Aucun ne la regardait comme un jeune chef numide placé aux tables des capitaines, parmi des soldats de sa nation. Sa ceinture était si hérissée de dards, qu’elle faisait une bosse dans son large manteau, noué à ses tempes par un lacet de cuir. L’étoffe, bâillant sur ses épaules, enveloppait d’ombre son visage, et l’on n’apercevait que les flammes de ses deux yeux fixes. C’était par hasard qu’il se trouvait au festin, son père le faisant vivre chez les Barca, selon la coutume des rois qui envoyaient leurs enfants dans les grandes familles pour préparer des alliances ; mais depuis six mois que Narr’Havas y logeait, il n’avait point encore aperçu Salammbô ; et, assis sur les talons, la barbe baissée vers les hampes de ses javelots, il la considérait en écartant les narines comme un léopard qui est accroupi dans les bambous.
De l’autre côté des tables se tenait un Libyen de taille colossale et à courts cheveux noirs frisés. Il n’avait gardé que sa jaquette militaire, dont les lames d’airain déchiraient la pourpre du lit. Un collier à lune d’argent s’embarrassait dans les poils de sa poitrine. Des éclaboussures de sang lui tachetaient la face, il s’appuyait sur le coude gauche ; et la bouche grande ouverte il souriait.

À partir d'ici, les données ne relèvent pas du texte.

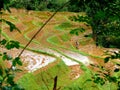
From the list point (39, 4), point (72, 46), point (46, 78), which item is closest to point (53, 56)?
point (46, 78)

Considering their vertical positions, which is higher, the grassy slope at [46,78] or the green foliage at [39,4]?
the grassy slope at [46,78]

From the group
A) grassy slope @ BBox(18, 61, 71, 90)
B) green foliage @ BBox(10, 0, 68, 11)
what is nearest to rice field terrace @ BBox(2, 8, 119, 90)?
grassy slope @ BBox(18, 61, 71, 90)

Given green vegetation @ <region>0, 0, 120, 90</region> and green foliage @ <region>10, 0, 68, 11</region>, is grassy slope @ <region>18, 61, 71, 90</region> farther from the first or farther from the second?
green foliage @ <region>10, 0, 68, 11</region>

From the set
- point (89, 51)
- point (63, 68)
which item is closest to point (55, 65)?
point (63, 68)

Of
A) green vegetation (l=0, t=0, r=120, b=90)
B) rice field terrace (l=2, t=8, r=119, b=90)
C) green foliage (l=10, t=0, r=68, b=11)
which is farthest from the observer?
green foliage (l=10, t=0, r=68, b=11)

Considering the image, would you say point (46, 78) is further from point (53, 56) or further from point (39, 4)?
point (39, 4)

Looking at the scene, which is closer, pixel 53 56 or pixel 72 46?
pixel 53 56

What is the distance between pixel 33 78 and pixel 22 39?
36.2 ft

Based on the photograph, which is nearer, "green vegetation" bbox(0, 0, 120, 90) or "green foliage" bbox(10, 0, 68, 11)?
"green vegetation" bbox(0, 0, 120, 90)

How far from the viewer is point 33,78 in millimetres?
15859

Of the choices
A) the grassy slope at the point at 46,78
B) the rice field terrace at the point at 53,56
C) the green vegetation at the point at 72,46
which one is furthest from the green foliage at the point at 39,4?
the grassy slope at the point at 46,78

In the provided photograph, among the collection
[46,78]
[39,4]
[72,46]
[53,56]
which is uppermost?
[46,78]

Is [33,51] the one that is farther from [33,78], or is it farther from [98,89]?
[98,89]

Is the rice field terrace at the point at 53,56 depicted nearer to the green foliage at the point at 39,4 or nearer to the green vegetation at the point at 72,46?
the green vegetation at the point at 72,46
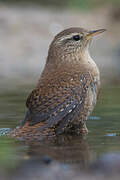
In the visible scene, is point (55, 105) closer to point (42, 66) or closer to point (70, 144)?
point (70, 144)

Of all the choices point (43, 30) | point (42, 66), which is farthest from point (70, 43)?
point (43, 30)

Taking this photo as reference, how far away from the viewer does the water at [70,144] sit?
696cm

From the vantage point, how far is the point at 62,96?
28.9 feet

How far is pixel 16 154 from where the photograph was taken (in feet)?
25.2

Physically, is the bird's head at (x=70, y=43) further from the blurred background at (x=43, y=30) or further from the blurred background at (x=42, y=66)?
the blurred background at (x=43, y=30)

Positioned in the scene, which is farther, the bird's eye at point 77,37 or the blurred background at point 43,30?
the blurred background at point 43,30

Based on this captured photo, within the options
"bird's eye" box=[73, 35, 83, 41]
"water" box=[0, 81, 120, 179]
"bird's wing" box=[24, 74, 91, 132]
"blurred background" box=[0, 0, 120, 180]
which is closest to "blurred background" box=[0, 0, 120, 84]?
"blurred background" box=[0, 0, 120, 180]

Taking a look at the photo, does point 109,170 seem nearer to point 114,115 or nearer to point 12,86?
point 114,115

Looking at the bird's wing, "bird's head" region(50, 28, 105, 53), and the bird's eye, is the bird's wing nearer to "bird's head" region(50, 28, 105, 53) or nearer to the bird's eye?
"bird's head" region(50, 28, 105, 53)

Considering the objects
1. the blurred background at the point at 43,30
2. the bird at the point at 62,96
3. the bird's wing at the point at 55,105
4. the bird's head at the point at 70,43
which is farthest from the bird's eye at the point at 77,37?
the blurred background at the point at 43,30

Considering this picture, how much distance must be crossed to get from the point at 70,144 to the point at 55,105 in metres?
0.57

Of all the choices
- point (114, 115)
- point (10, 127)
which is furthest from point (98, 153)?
point (114, 115)

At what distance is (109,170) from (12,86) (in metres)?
10.2

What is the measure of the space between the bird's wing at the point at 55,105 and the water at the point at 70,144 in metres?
0.34
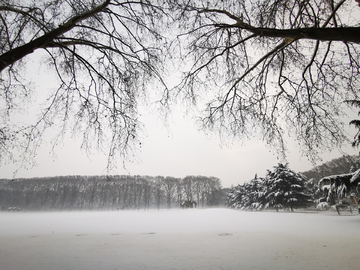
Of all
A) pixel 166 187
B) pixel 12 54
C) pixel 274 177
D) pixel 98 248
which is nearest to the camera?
pixel 12 54

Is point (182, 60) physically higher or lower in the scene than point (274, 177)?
higher

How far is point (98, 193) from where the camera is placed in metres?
59.5

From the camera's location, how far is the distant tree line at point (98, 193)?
57.0 m

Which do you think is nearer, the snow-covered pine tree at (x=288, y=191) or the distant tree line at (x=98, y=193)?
the snow-covered pine tree at (x=288, y=191)

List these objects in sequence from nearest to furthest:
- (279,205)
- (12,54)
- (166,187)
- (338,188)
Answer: (12,54) < (338,188) < (279,205) < (166,187)

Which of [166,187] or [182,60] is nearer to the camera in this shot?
[182,60]

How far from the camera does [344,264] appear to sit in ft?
12.2

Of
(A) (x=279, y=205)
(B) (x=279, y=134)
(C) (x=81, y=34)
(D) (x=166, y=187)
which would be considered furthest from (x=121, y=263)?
(D) (x=166, y=187)

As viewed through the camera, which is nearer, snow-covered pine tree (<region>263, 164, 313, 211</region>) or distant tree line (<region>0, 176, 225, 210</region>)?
snow-covered pine tree (<region>263, 164, 313, 211</region>)

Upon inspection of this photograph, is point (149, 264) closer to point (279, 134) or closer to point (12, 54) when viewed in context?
point (279, 134)

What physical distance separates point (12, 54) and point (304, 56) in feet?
19.7

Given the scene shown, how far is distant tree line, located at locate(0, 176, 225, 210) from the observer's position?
57.0 m

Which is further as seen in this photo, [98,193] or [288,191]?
[98,193]

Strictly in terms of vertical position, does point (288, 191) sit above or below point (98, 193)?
above
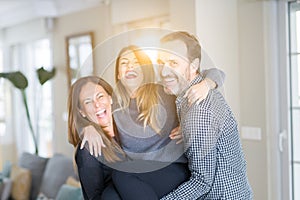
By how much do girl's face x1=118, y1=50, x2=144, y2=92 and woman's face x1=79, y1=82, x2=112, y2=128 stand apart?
60 mm

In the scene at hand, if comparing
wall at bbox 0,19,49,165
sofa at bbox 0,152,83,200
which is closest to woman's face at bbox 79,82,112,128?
sofa at bbox 0,152,83,200

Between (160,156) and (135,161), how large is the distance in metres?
0.06

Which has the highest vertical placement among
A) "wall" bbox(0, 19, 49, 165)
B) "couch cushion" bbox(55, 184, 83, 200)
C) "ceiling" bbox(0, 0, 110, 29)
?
"ceiling" bbox(0, 0, 110, 29)

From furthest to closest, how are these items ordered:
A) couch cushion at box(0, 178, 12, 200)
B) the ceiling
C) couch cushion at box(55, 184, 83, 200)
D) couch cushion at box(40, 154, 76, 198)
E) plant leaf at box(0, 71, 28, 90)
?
plant leaf at box(0, 71, 28, 90) → couch cushion at box(0, 178, 12, 200) → the ceiling → couch cushion at box(40, 154, 76, 198) → couch cushion at box(55, 184, 83, 200)

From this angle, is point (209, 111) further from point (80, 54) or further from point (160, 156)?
point (80, 54)

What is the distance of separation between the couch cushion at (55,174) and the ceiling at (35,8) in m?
1.05

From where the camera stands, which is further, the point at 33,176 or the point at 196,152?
the point at 33,176

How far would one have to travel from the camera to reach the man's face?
3.32 feet

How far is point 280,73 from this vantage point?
4.03 ft

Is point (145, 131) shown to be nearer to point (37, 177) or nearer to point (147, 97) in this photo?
point (147, 97)

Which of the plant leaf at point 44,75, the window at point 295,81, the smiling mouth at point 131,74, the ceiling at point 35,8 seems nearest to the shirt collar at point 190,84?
the smiling mouth at point 131,74

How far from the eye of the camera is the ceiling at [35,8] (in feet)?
9.90

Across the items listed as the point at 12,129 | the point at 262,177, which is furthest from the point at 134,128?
the point at 12,129

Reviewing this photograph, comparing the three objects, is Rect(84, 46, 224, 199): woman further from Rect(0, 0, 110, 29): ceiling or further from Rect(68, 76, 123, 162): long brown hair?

Salammbô n’en était plus au rythme sacré. Elle employait simultanément tous les idiomes des Barbares, délicatesse de femme pour attendrir leur colère. Aux Grecs elle parlait grec, puis elle se tournait vers les Ligures, vers les Campaniens, vers les Nègres ; et chacun en l’écoutant retrouvait dans cette voix la douceur de sa patrie. Emportée par les souvenirs de Carthage, elle chantait maintenant les anciennes batailles contre Rome ; ils applaudissaient. Elle s’enflammait à la lueur des épées nues ; elle criait, les bras ouverts. Sa lyre tomba, elle se tut ; et pressant son coeur à deux mains, elle resta quelques minutes les paupières closes à savourer l’agitation de tous ces hommes.
Mâtho le Libyen se penchait vers elle. Involontairement elle s’en approcha, et, poussée par la reconnaissance de son orgueil, elle lui versa dans une coupe d’or un long jet de vin pour se réconcilier avec l’armée.